‘Stop Alaskan Plunder’ demands the author of a new report that blames the decline of salmon in British Columbia on the province’s northern neighbour.
Canadian and US representatives are meeting this week at the Pacific Salmon Commission — the agency responsible for the bilateral management of fish stocks of mutual concern under the Pacific Salmon Treaty.
One issue that will be raised is that of commercial fish harvesters in southeast Alaska netting significant amounts of threatened British Columbia salmon even though the bulk of Canada’s Pacific fleet is stranded on shore to conserve plummeting stocks.
The decline of salmon runs in Canada’s westernmost province had been blamed squarely on salmon farming but a new study indicates that nearly 800,000 sockeye were caught in Alaskan fishing districts just north of the border in 2021, and most of those fish would be headed for BC waterways, in particular the critical Skeena and Nass river systems that are suffering low returns.
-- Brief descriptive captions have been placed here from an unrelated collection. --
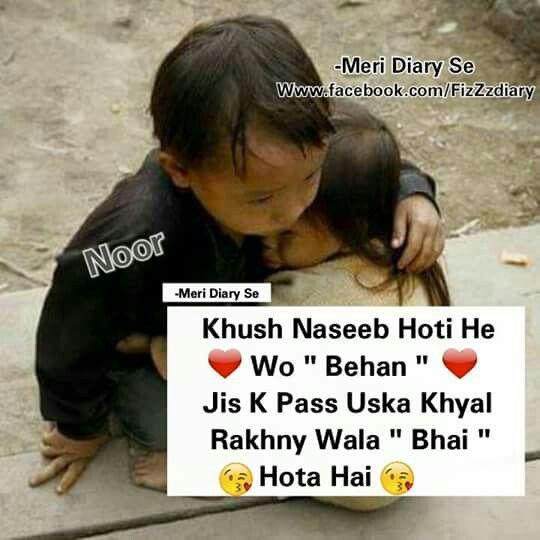 Funny Quotes For Brother In Hindi: Pin By Zara Sheikh On Larkiyon Ki Batein
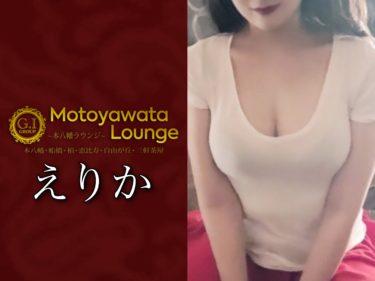 【体験】Motoyawata Lounge(えりか)~クォーター系の綺麗なグラビアスタイル美女 小悪魔なSKB天国~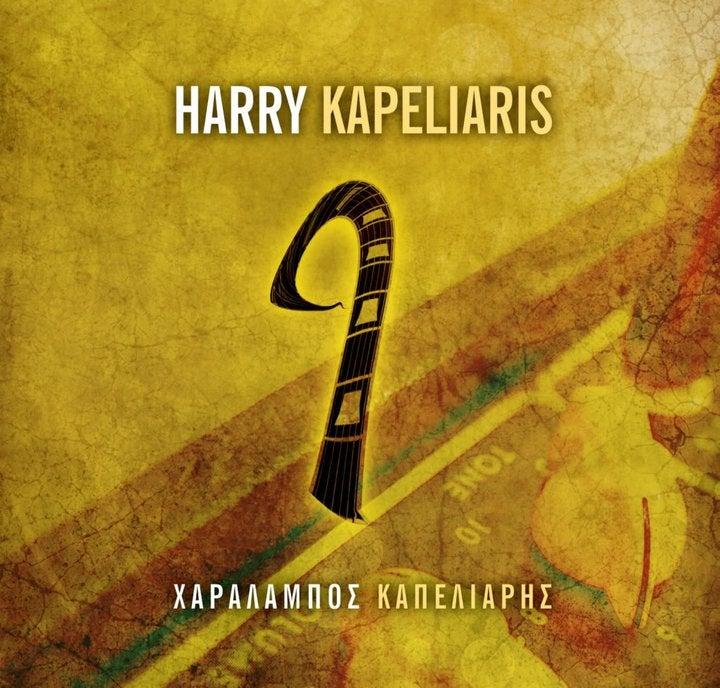 Image of 9 - Harry Kapeliaris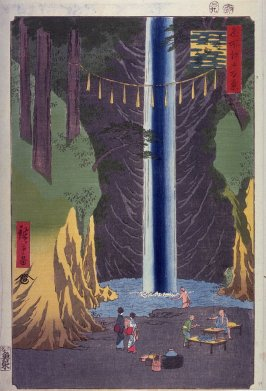 Fudo Waterfall at Oji (Oji fudo no taki), no. 88 from the series One Hundred Views of Famous Places in Edo (Meisho edo hyakkei)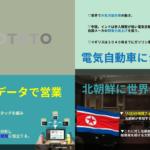 2 150x150 - 就活対策ニュースまとめ 2017.08.01~08.07
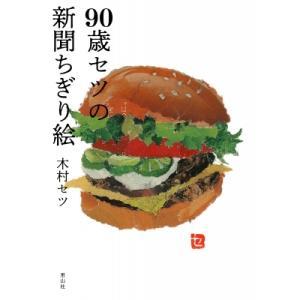 90歳セツの新聞ちぎり絵 / 木村セツ  〔本〕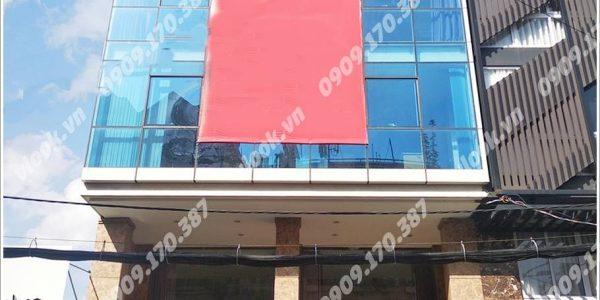 Cao ốc văn phòng cho thuê DBP Building, Nguyễn Hữu Cảnh, Quận Bình Thạnh, TPHCM - vlook.vn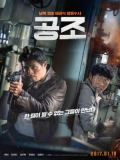 Gongjo (Confidential Assignment) - 2017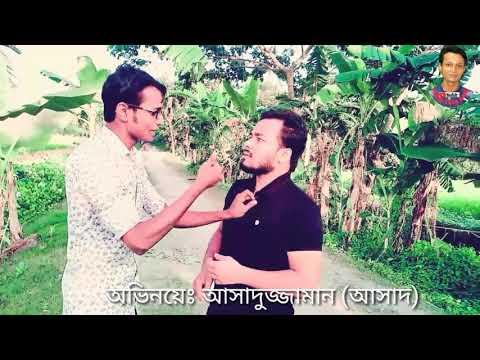Kotha_Kon_Thik_Na_Bethik Song By Funny Tube Asad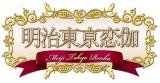 『明治東亰恋伽』ロゴ  (C)MAGES./LOVE&ART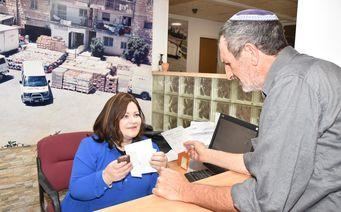 Yad Eliezer aid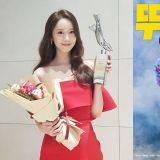 润娥凭《EXIT:极限逃生》入围青龙电影节「最佳女主角」提名!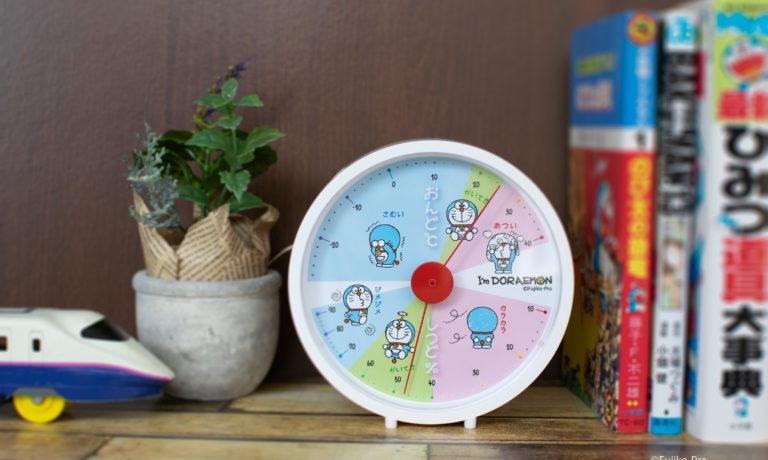 梅雨のダニ対策や夏の熱中症対策に!「I'm Doraemon アナログ温度湿度計」のモニター募集!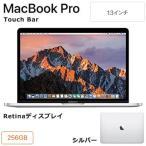 Apple 13インチ MacBook Pro 256GB SSD シルバー MPXX2J/A Retinaディスプレイ Touch Bar搭載 ノートパソコン MPXX2JA アップル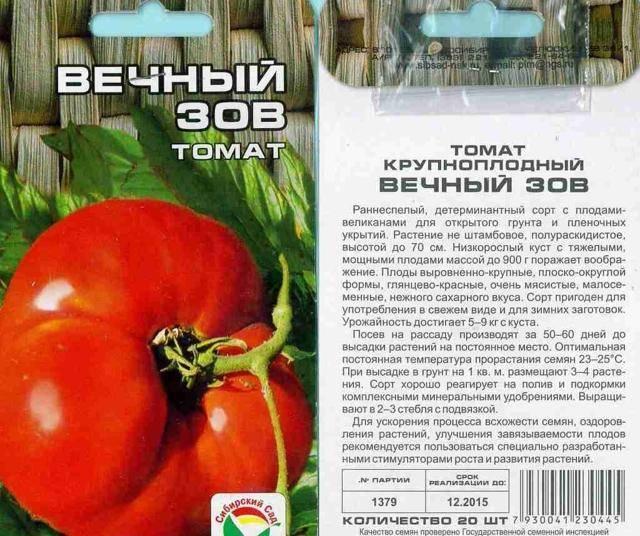 """Томат """"вечный зов"""": описание и характеристики сорта, фотографии плодов-помидоров"""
Some of BC’s largest salmon runs navigate the waters of the Alaskan Panhandle just north of BC as they return to Canadian rivers to spawn. Speaking to the Canadian National Observer, fisheries expert and one of the authors of a new technical report for the Watershed Watch Salmon Society and SkeenaWild Conservation Trust, Greg Taylor explained that genetic testing has previously suggested that 75 per cent of the Alaskan catch may involve Canadian-bound salmon.
Meanwhile, 60 per cent of the BC’s commercial salmon fleet was shuttered in June by former federal fisheries minister Bernadette Jordan in a dramatic bid to save the Pacific salmon.